## THE TASK
Return, word for word, only the lines from the one containing "Studying the scene, is" through the last line of the entries.
---------- TASK INPUTS ----------
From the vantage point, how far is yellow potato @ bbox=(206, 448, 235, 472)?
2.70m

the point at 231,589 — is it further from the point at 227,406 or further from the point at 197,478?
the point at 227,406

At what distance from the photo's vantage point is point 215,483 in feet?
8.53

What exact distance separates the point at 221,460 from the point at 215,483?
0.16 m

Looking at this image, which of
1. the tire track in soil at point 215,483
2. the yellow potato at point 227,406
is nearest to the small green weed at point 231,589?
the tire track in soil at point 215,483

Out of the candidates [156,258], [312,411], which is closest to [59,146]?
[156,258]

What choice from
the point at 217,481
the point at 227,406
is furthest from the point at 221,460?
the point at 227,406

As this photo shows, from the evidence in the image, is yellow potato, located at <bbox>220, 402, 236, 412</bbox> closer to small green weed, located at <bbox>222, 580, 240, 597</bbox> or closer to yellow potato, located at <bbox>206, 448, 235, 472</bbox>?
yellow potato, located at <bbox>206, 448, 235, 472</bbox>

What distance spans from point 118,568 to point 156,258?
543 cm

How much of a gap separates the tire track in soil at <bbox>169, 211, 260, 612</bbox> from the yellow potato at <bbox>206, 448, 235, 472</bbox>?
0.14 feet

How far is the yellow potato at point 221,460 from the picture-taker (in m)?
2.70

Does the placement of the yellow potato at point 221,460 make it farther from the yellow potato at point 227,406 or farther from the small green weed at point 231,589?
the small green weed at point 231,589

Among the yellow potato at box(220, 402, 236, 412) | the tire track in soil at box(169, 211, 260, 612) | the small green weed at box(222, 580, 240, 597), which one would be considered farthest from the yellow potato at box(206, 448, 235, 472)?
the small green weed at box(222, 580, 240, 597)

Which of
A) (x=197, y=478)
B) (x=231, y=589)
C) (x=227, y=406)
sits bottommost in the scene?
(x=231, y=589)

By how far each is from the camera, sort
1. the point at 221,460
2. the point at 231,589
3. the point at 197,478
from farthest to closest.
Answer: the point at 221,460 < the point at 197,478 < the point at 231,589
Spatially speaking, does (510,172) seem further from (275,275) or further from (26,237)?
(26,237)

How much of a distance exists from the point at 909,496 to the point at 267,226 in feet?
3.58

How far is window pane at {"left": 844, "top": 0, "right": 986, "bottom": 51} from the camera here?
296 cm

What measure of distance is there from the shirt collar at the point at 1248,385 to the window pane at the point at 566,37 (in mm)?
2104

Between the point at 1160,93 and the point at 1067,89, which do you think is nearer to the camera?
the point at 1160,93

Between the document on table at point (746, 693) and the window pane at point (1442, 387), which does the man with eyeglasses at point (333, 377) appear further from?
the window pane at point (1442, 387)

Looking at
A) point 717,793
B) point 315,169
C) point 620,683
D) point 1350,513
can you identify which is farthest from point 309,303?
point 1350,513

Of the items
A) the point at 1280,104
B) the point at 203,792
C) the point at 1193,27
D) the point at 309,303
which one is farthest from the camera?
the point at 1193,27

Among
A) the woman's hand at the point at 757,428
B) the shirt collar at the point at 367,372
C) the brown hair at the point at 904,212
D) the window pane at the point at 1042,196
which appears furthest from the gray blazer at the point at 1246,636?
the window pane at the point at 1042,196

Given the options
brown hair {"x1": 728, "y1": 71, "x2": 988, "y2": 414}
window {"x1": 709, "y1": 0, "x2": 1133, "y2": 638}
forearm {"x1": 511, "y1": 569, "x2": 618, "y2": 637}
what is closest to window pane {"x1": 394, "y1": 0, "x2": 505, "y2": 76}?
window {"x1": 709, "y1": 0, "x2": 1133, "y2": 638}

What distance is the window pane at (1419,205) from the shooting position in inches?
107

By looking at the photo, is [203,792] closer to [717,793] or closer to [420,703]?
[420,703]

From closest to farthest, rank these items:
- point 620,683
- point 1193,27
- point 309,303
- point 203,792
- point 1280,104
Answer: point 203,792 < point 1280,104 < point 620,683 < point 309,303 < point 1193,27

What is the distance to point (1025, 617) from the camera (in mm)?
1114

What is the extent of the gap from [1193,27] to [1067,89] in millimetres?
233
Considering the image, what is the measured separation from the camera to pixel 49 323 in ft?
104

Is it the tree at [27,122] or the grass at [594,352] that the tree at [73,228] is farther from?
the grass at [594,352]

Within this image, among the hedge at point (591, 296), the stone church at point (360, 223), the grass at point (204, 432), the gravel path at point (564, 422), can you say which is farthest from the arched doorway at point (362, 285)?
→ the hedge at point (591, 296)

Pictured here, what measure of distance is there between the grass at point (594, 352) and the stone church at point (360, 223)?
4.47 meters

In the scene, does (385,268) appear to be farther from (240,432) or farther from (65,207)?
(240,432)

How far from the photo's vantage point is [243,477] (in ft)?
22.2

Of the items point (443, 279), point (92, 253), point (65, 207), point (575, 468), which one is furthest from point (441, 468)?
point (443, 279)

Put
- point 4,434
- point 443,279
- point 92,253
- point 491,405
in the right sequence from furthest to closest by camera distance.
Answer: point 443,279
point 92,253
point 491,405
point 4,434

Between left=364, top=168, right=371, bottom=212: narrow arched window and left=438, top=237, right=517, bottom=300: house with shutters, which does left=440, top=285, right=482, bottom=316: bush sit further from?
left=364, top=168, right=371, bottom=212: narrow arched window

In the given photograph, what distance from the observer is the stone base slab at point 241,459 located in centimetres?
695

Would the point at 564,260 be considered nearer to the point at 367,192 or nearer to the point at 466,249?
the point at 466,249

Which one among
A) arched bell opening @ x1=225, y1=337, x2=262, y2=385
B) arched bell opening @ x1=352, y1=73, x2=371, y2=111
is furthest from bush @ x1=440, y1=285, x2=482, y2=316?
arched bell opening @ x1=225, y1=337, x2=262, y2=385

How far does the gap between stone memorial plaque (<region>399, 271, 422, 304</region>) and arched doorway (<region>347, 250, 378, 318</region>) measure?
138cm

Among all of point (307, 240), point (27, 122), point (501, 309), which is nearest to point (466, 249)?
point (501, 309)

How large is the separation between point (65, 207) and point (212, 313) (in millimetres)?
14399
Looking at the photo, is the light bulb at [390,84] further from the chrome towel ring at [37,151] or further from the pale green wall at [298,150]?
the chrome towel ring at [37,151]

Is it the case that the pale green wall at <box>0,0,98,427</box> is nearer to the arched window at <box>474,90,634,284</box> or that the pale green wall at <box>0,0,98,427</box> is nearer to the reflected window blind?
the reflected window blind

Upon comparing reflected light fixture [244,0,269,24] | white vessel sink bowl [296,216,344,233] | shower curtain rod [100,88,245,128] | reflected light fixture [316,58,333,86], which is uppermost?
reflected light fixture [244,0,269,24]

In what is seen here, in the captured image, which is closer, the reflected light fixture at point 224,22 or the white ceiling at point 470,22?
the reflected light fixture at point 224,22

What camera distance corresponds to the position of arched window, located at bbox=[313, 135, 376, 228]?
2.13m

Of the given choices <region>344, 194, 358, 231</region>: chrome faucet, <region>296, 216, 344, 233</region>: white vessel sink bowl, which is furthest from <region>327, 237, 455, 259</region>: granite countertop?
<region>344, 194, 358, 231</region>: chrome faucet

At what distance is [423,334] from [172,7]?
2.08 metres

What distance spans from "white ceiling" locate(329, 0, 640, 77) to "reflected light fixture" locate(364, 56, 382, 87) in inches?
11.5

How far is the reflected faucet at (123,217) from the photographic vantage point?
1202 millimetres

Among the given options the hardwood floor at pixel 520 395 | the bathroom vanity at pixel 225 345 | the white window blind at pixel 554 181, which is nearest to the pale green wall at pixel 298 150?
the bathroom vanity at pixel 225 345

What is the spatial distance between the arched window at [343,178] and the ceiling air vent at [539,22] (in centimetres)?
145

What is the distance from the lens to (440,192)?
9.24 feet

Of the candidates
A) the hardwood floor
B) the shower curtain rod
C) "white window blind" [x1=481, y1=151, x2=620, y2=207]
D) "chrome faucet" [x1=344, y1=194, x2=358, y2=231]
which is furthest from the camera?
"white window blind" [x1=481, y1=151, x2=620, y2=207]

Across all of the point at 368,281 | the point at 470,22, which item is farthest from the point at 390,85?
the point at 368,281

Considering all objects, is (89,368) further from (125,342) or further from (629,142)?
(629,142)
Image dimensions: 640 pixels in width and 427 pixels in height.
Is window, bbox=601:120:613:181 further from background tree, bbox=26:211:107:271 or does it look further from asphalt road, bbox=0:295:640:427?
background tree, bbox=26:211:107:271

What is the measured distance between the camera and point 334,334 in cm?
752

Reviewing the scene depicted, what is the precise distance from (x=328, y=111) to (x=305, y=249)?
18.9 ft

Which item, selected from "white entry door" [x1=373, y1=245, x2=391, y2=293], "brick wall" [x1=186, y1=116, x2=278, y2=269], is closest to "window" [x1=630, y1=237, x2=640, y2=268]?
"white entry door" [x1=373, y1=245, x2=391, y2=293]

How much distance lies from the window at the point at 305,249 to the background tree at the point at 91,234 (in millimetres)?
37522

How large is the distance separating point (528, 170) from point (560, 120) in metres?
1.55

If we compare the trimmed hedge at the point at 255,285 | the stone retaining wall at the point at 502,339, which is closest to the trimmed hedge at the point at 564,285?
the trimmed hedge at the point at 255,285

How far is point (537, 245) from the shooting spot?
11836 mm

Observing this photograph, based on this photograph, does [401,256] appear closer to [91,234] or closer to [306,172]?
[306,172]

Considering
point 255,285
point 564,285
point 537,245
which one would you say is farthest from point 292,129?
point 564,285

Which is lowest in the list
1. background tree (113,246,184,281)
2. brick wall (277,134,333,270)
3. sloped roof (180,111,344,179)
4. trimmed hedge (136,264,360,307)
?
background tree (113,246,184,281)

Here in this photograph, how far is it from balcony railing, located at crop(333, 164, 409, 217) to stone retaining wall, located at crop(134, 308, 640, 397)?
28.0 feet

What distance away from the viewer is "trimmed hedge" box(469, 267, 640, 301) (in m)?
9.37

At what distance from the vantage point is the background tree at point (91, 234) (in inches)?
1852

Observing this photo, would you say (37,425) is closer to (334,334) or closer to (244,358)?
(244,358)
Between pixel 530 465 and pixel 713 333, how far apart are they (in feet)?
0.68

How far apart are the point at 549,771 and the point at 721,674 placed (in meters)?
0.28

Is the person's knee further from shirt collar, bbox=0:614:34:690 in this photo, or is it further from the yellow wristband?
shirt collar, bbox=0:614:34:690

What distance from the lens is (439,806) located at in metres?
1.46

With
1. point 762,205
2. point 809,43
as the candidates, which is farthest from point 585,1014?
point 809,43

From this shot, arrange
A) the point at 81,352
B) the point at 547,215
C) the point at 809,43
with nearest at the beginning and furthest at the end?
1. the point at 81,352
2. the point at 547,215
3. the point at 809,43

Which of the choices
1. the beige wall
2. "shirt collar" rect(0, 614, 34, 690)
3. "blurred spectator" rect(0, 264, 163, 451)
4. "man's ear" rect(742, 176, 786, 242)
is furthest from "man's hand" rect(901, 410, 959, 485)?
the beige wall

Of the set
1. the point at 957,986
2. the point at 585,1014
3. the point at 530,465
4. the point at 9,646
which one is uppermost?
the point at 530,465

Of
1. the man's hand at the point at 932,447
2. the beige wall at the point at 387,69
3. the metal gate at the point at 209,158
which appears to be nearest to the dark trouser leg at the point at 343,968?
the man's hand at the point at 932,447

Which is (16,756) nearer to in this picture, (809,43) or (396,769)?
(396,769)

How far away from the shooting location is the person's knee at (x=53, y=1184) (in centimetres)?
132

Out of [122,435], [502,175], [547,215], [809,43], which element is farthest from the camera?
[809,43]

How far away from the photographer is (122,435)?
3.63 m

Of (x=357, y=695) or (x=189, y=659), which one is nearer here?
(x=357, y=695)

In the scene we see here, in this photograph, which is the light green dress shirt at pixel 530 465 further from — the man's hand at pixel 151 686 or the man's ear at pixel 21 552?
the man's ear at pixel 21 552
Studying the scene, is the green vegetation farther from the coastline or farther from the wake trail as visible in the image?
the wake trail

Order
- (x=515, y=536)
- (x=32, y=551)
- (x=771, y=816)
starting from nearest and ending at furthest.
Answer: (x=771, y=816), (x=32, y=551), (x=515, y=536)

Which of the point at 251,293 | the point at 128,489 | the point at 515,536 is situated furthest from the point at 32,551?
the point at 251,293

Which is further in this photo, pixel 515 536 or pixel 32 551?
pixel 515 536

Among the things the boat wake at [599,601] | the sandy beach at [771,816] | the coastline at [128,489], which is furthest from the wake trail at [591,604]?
----------
## SOLVED EXERCISE
Studying the scene, is the green vegetation farther from the coastline or farther from the wake trail as visible in the image?
the wake trail

Order
- (x=515, y=536)
- (x=32, y=551)
- (x=771, y=816)
starting from nearest and ending at furthest.
Answer: (x=771, y=816), (x=32, y=551), (x=515, y=536)

Which of the point at 251,293 | the point at 128,489 | the point at 515,536 is situated furthest from the point at 32,551?
the point at 251,293

Which is further in this photo, pixel 515 536 or pixel 32 551?
pixel 515 536

Among the things the boat wake at [599,601] | the sandy beach at [771,816] | the coastline at [128,489], which is furthest from the wake trail at [591,604]?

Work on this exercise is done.